Zum Hauptinhalt springen

Ein Gender-Gap kommt selten allein

Von Mattias Muckenhuber

Gastkommentare
Mattias Muckenhuber ist Ökonom beim Momentum Institut mit dem Schwerpunkt Verteilung.
© Ingo Petrramer

Die enorme Lohnschere zwischen den Geschlechtern verringert auch Pensionen, Arbeitslosengeld und Vermögen von Frauen.


Die Hälfte unserer Bevölkerung ist mit einer gravierenden Ungleichheit konfrontiert: Frauen verdienen im Mittel um 37 Prozent weniger als Männer. Daran hat sich auch in den letzten 20 Jahren kaum etwas geändert. Darüber diskutiert wird jedoch nur einmal im Jahr - am heutigen Equal-Pay-Day. Der enorme Unterschied beim Einkommen ist aber nicht nur ein Maßstab für die immer noch nicht erreichte Gleichberechtigung von Frauen, er zieht auch handfeste Nachteile in vielen Lebenssituationen nach sich. Die beschämend niedrigen Frauenpensionen sind nur ein Beispiel. Auch bei Jobverlust bekommen Frauen deutlich weniger als Männer. Darüber hinaus können sie auch viel schwieriger Vermögen aufbauen.

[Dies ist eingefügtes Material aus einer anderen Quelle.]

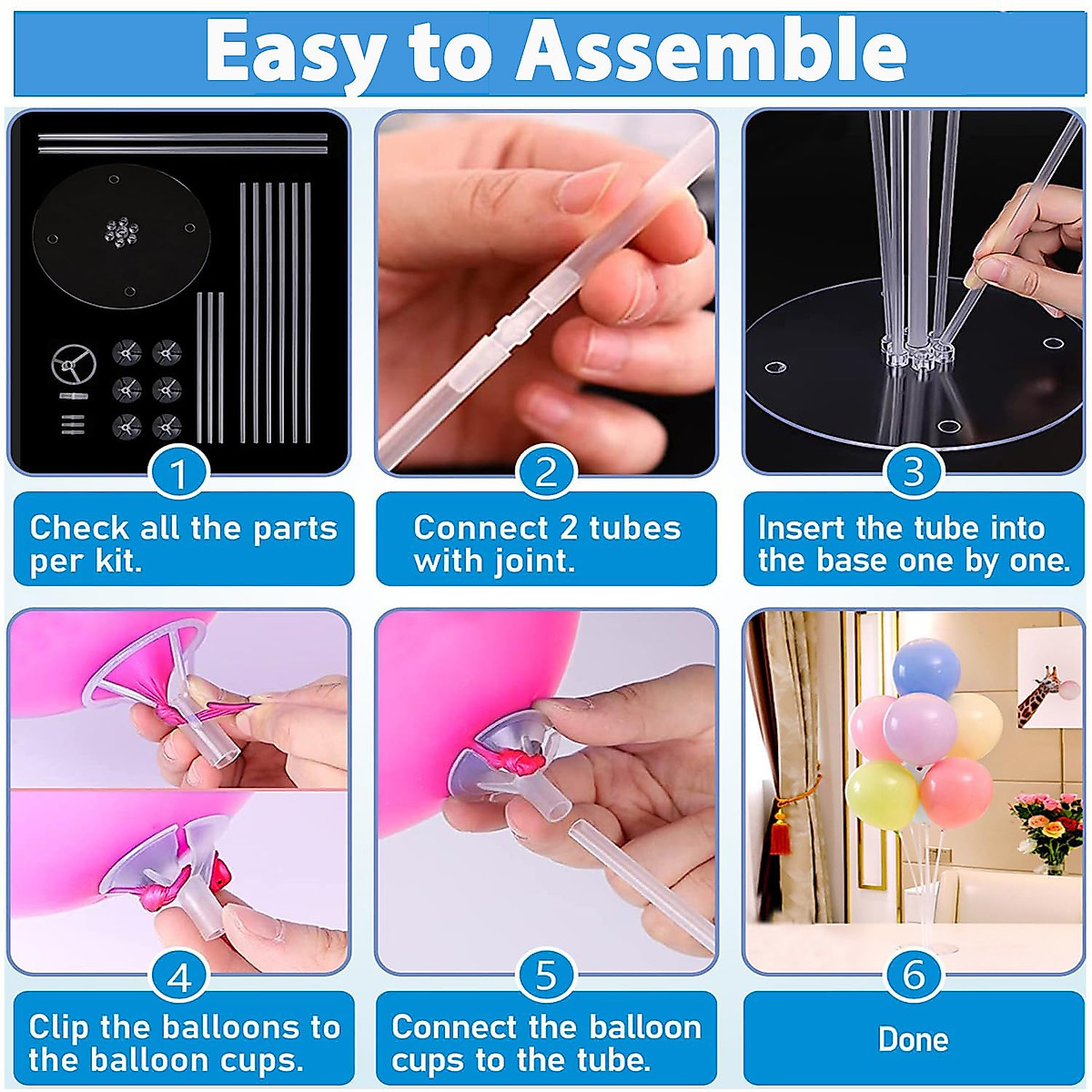 Easy to Assemble

1

Check all the parts per kit.

2

Connect 2 tubes with joint.

3

Insert the tube into the base one by one.

4

Clip the balloons to the balloon cups.

5

Connect the balloon cups to the tube.

6

Done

An dieser Stelle ein Blick auf die Zahlen: Die Hälfte der Frauen verdiente im Jahr 2018 weniger als 22.000 Euro brutto, die Hälfte der Männer weniger als 34.700 Euro. Bei der Differenz handelt es sich um den sogenannten "unbereinigten" Gender-Pay-Gap. Er berücksichtigt nicht, dass Frauen oft Teilzeit arbeiten, in schlecht bezahlten Branchen tätig sind, oder seltener Führungspositionen innehaben.

Strukturelle Benachteiligungen

Nun wird gerne darauf verwiesen, dass die Lohnschere in Wahrheit ja gar nicht so groß sei, wenn man diese Faktoren berücksichtige. Der darum "bereinigte" Gehaltsunterschied ignoriert aber einerseits die strukturellen Benachteiligungen von Frauen - Stichwort mangelnde Kinderbetreuungsmöglichkeiten, Pflege von Angehörigen, gläserne Decke. Andererseits weist er den Frauen auch noch selbst die Schuld für die Misere zu. Dramatisch ist die Lücke bei den Pensionen: weniger Beitragsjahre kombiniert mit geringerem Einkommen ergeben einen Gender-Pension-Gap von satten 39 Prozent. Die Folge: Altersarmut und finanzielle Abhängigkeit vom Partner. Auch bei Arbeitslosigkeit bekommen Frauen im Mittel ganze acht Prozent weniger.

Die Benachteiligung von Frauen manifestiert sich aber noch woanders: Vergleicht man Singles, die geerbt haben, zeigt sich, dass Frauen im Mittel um 36 Prozent beziehungsweise 21.900 Euro weniger bekommen. Deutlich niedrigere Erbschaften und geringere Einkommen erklären, warum Frauen viel weniger Vermögen besitzen. Die Differenz zu den Männern beträgt auch hier ganze 29 Prozent oder 12.900 Euro.

Eine Welt ohne Gender-Pay-Gap bleibt Science-Fiction

Für die Überwindung der finanziellen Ungleichbehandlung von Frauen und Männern gibt es keine einfache Lösung. Solange wir aber unbezahlter Arbeit in den Bereichen Pflege, Erziehung und Kinderbetreuung nicht einen höheren gesellschaftlichen und monetären Wert beimessen, wird sich daran nichts ändern. Die Politik könnte aber zumindest die Rahmenbedingungen enorm verbessen: Mehr kostenlose Kinderbetreuungsmöglichkeiten, die stärkere Berücksichtigung von Erziehungs- und Pflegezeiten, die starke Erhöhung der Mindestpensionen sowie die Einführung einer 30-Stunden-Woche wären wichtige Schritte in diese Richtung. Denn geht es im bisherigen Tempo weiter, wird sich die finanzielle Gleichstellung der Frauen noch bis ins Jahr 2485 ziehen.